Someone explaim me this

how can i had 115$ with pnl -10
close long with pnl on positive
and have less usdt now



https://starscan.io/dex/tx/0x468608201749A0C987ADA3A2C01B62E5A18527F7BFE96EDC758B4B45DCD37B2E?chainId=MarginX-FX

When doing a market order, you have to check if there is enough liquidity on the orderbook side to cover your total amount.

If you limit your order, it will only execute at your set price.
If you market your order, it will just clear the liquidity on the orderbook without caring about actual liquidity.

Your entry: 0.1786
Your exit: 0.1798

  • On paper, it is positive.

However, you used market order and sold without considering the actual liquidity on the orderbook side, which you did not account for.

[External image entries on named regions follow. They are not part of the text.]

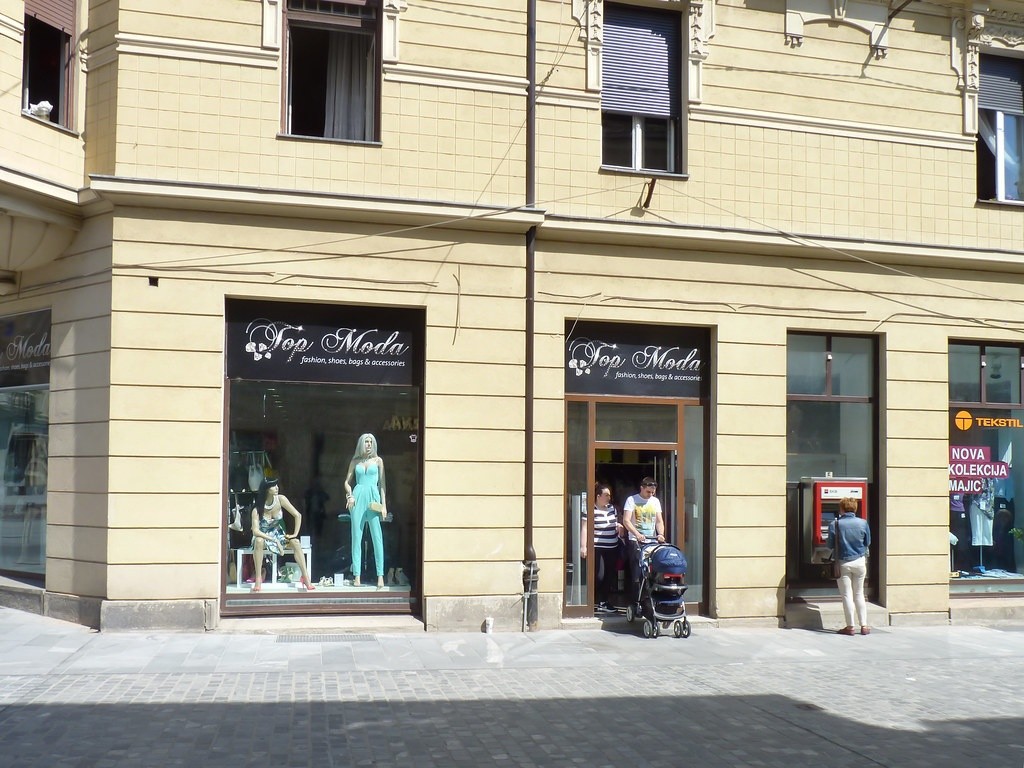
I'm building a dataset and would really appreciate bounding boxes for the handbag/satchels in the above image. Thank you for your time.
[229,451,302,583]
[833,562,841,578]
[369,501,383,512]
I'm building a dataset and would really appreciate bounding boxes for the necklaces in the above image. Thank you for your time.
[264,497,277,510]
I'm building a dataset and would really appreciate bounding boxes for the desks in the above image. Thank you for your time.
[237,548,313,589]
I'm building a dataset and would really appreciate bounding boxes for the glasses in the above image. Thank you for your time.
[642,482,658,487]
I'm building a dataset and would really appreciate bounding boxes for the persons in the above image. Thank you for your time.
[4,420,47,563]
[344,433,388,588]
[623,477,666,587]
[826,497,872,635]
[580,483,624,612]
[251,476,316,592]
[950,477,994,572]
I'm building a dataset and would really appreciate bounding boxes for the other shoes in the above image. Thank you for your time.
[861,627,870,635]
[318,575,334,586]
[837,627,854,635]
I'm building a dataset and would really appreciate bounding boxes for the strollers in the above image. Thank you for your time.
[625,535,691,640]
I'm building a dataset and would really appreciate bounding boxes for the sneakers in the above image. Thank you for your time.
[594,603,598,613]
[598,602,618,613]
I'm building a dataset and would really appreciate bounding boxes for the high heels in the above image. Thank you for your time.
[395,567,407,586]
[254,579,261,591]
[300,576,315,590]
[386,567,394,586]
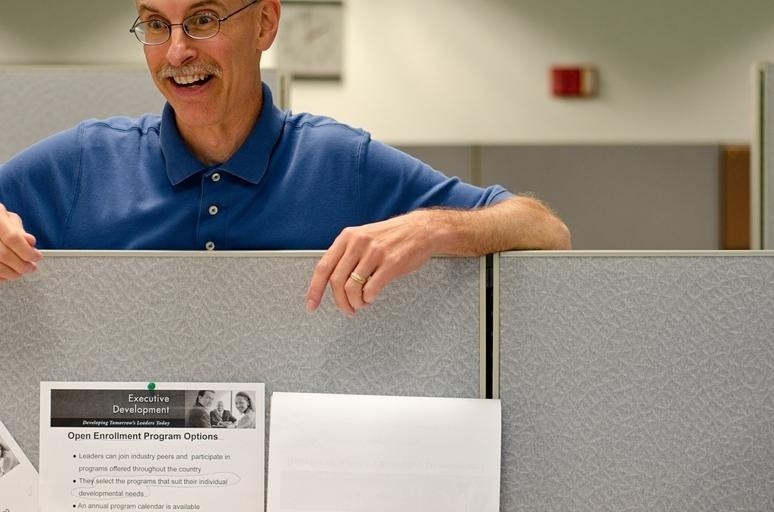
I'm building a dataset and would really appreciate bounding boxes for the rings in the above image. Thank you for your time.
[349,271,367,285]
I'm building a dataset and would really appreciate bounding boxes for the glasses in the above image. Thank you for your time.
[129,1,257,46]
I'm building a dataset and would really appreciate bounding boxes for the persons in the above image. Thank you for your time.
[210,401,237,428]
[227,391,256,428]
[0,1,573,319]
[189,390,216,428]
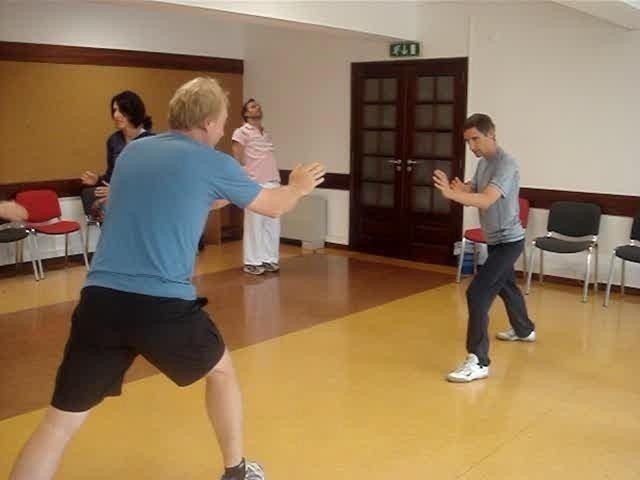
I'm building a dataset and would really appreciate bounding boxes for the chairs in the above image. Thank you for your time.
[80,184,101,265]
[601,210,640,310]
[16,190,91,281]
[1,203,40,282]
[456,193,532,288]
[523,202,601,302]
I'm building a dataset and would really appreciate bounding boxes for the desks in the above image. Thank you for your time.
[202,198,243,248]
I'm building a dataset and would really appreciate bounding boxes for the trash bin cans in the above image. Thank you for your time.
[454,242,482,274]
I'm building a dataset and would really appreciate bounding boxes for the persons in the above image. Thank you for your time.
[235,98,282,275]
[431,113,535,382]
[0,195,28,223]
[81,90,156,197]
[6,77,326,480]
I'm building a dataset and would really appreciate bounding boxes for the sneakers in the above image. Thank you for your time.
[495,327,536,342]
[242,265,265,274]
[220,457,265,480]
[446,353,489,383]
[263,262,280,272]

Liquidity is important, and you should always double check to see if there is enough liquidity on the orderbook to fill your full order.

  • Use Limit order in the future so that it will only execute exactly as what you set

Here’s the comparison between limit vs market:

Market Order

  • Pros
    – Execute your order as quickly as possible as long as there is enough buyers/sellers
  • Cons
    – The average price will fluctuate according to the liquidity on the orderbook

Limit Order

  • Pros
    – It will only execute at your order price strictly
  • Cons
    – Does not fill orders as quickly. It executes only when the price hits your order price.

Limit orders are designed to give you control over your buys and sells, according to your set price.

Market orders are designed to quickly fill your order, but they come with the risk of an unexpected average price that is fully dependent on liquidity.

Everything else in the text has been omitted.